-- Activity A --
In the essay about the Covid spring, what did singing Italians on balconies give way to?
-- Activity B --
Resume the essay about the Covid spring after its last sentence, keeping the same first-person voice.

Have you found the words yet? I don't even mean the right words, but good enough ones to wrap your mind around the contour of the experience, to tentatively feel its jagged edges, roughly intuiting its dimensions?
I haven't. Embarrassing, I know.
When you are known in your circle for your love of scribbling, people assume you spend your life perched over experience with your pen in the air, poised to write it all down.
"Are you writing about it? You must write about it, surely !" people advised, asked, admonished or cooed, sounding baffled when I confessed that I haven't, I couldn't. Because what is 'it', in this case? How can you write about it if you can't name it? There are no words yet.
Okay, here are some words, if you insist . Not the definitive account for all times, not the official Covid Chronicle of this spring without humans, but some scattered impressions of what it has been like for me.
Let's deal with the big ticket item first. Once singing Italians on balconies gave way to clapping Brits on doorsteps constant, large scale, unrelenting death stopped being tragic and grotesque and became strangely normalised, becalmed, discussed in reasonable BBC-like cadences, anaesthetised if you will, ventilated with facts which turned out to be mostly lies, which in turns generated fortifying, morale-rousing indignation.
It's as if, and I am fully aware of how crazy this will sound, but bear with me, it's as if actual people stopped dying once they were dying in their thousands. They were counted, not named, then weighted not counted, and then they disappeared not just from the drone-patrolled streets and squares, the empty stadiums, shopping malls and theatres, the goat infested high streets and dolphin ridden canals but from the news itself, slipping like sand grains through the fingers of my comprehension, leaving a burnt residue, an aftertaste of sadness.

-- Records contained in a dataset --
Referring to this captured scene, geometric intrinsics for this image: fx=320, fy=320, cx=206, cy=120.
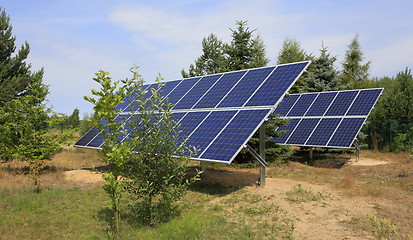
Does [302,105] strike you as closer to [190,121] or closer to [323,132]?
[323,132]

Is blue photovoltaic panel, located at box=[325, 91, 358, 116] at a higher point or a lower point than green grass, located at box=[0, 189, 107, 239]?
higher

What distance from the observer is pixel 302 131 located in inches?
809

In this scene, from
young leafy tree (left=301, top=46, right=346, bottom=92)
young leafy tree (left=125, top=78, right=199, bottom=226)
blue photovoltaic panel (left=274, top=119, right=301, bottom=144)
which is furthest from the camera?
young leafy tree (left=301, top=46, right=346, bottom=92)

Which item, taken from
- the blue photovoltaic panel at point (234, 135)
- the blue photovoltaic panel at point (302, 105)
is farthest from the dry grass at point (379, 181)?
the blue photovoltaic panel at point (234, 135)

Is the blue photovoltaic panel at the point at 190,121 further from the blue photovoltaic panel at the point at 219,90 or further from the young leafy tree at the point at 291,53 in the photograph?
the young leafy tree at the point at 291,53

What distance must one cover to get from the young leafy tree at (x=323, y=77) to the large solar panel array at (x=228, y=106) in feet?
50.3

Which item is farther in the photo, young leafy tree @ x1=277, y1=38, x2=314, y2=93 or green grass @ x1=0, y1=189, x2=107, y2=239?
young leafy tree @ x1=277, y1=38, x2=314, y2=93

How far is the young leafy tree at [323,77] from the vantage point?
28359mm

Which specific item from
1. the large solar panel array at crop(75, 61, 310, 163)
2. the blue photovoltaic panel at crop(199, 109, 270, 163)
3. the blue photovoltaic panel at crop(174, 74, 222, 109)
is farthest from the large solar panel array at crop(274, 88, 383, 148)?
the blue photovoltaic panel at crop(199, 109, 270, 163)

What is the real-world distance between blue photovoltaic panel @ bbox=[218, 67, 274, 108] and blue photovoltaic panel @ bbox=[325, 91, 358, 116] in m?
8.33

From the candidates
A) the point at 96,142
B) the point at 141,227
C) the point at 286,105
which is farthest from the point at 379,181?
the point at 96,142

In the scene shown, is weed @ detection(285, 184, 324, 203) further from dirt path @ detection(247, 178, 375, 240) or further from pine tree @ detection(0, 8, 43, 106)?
pine tree @ detection(0, 8, 43, 106)

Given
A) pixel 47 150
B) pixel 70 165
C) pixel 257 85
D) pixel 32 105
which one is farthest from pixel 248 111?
pixel 70 165

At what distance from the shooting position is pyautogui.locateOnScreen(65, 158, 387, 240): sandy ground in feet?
27.4
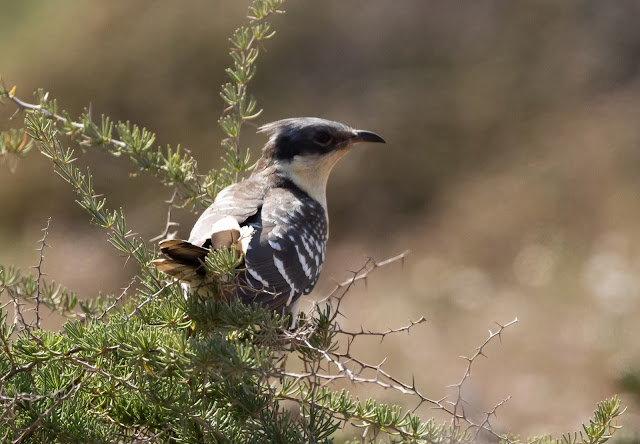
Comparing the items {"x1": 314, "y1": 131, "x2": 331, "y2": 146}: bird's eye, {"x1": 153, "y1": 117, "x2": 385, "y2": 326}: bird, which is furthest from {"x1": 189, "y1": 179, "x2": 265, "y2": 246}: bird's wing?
{"x1": 314, "y1": 131, "x2": 331, "y2": 146}: bird's eye

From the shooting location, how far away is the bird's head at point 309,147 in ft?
9.95

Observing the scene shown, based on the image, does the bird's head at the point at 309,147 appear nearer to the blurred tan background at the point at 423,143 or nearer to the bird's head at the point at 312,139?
the bird's head at the point at 312,139

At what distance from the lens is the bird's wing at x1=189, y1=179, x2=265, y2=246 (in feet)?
7.58

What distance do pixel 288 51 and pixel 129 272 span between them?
9.12 feet

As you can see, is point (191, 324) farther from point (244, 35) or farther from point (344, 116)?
point (344, 116)

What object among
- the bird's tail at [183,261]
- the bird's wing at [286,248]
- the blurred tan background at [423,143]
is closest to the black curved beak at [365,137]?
the bird's wing at [286,248]

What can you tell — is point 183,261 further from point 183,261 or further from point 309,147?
point 309,147

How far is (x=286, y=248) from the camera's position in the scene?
8.24 ft

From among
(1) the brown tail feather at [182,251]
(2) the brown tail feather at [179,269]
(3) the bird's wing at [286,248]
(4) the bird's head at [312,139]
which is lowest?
(2) the brown tail feather at [179,269]

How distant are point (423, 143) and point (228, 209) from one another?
494 cm

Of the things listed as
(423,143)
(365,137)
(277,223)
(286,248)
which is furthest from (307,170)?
(423,143)

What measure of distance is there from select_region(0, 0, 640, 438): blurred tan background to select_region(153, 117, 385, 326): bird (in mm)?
2786

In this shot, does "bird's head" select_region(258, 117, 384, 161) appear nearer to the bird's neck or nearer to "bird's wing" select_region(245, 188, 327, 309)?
the bird's neck

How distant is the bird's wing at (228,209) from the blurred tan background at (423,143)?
308 cm
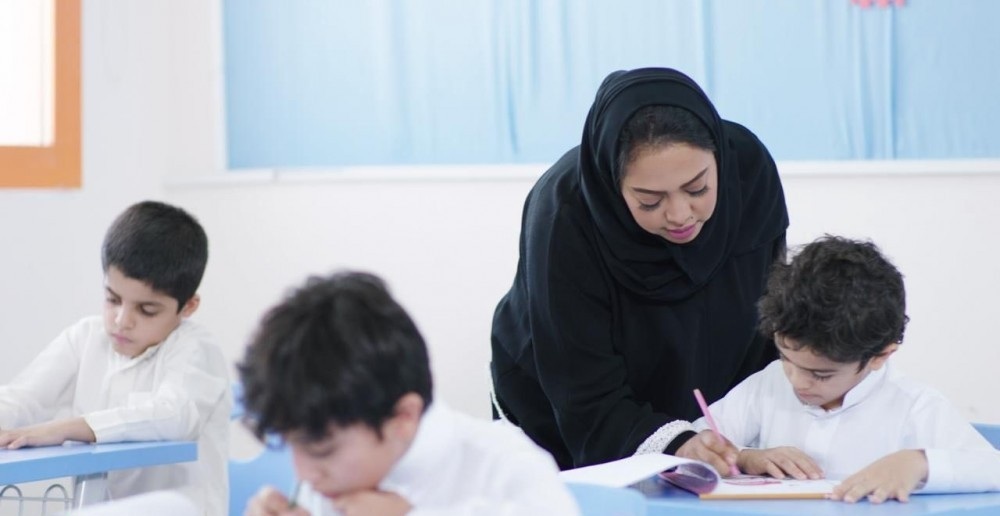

-- Written reply A --
Clapping Brits on doorsteps.

-- Written reply B --
Only one death became suddenly and disconcertingly real. My father's passing more than a year ago was, in pandemic-shaped retrospect, idyllically peaceful. We held his hand to the last. There was a huge, lovely funeral. People could hug and everything. But I find I can't stop thinking, dreaming and crying about him.
Compared to many, to most, I've had a lovely indoor holiday, unmarred by illness or scarcity or real fear. Yet the lack of agency engendered by the lock-down leaked a soporific poison into my mind and body.
I slept well, mostly, but dreaded waking up to another empty, sunny day of lavish pink blossoms exploding unobserved by human eyes. It felt to me at times as if my husband and I had already died and were starring in our own version of The Good Place, against a backdrop of pastel coloured nothingness without end. What was the point again?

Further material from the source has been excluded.